Michael Burke: One of the main objections to the government adopting measures to boost the economy is the concept, or more accurately the notion, of 'leakage'. That is, the mantra goes, we are a small open economy and if the government boosts activity it will all leak abroad via imports.
This objection would be simply ridiculous, if the outcome weren't so serious. That's because it completely misunderstands some of the most fundamental processes in this (or any other economy). Of these, the most important to note here is that the division of labour increases productivity. For all but the very largest economies this means participation in the international division of labour. When there is a high level of participation in the globl economy (international division of labour), such as there is here, imports are primarily used as inputs in production, not consumption. Furthermore, most of that producion is for re-export, whose value significantly exceeds the value of all imports.
If, say, oil is imported that is counted as a debit in the national accounts even if it is only an input into the generation of electricity or production of glassware, production of transport services, etc.

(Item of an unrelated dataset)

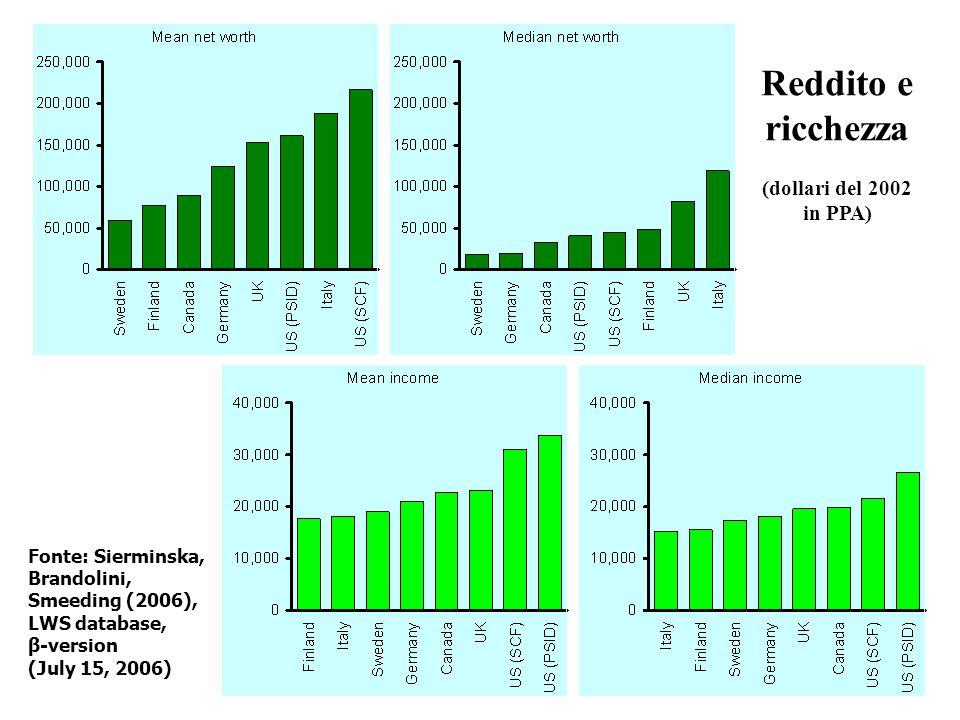 Reddito e ricchezza (dollari del 2002 in PPA)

In the latest data the total use of imports in this economy was €112.8bn. But the final consumption of imports was just €23.4bn. The remainder were inputs for production and re-export.
The spreadsheet can be found here.
Yet no sensible person thinks that this should be halted. On the contrary, it needs to developed as this adding of value is the basis of any country’s prosperity. In particular it is the primary source of this economy's increased prosperity over several decades.
What opponents of measures to boost the economy seem to have in mind is the personal consumption of imports. Perhaps the belief is that the masses are chewing too much chorizo, or swilling too much chardonnay. But in the same year, personal consumption of imports was just €10.6bn, just 9.4% of the total import bill. It was also just 10.7% of total personal consumption of €98.7bn. The overwheliming bulk of personal consumption is of goods and servces produced here (mainly the latter).
These ratios are lower than in many countries which did adopt measures to boost growth. They in no way undermine the case for government action to revive the economy.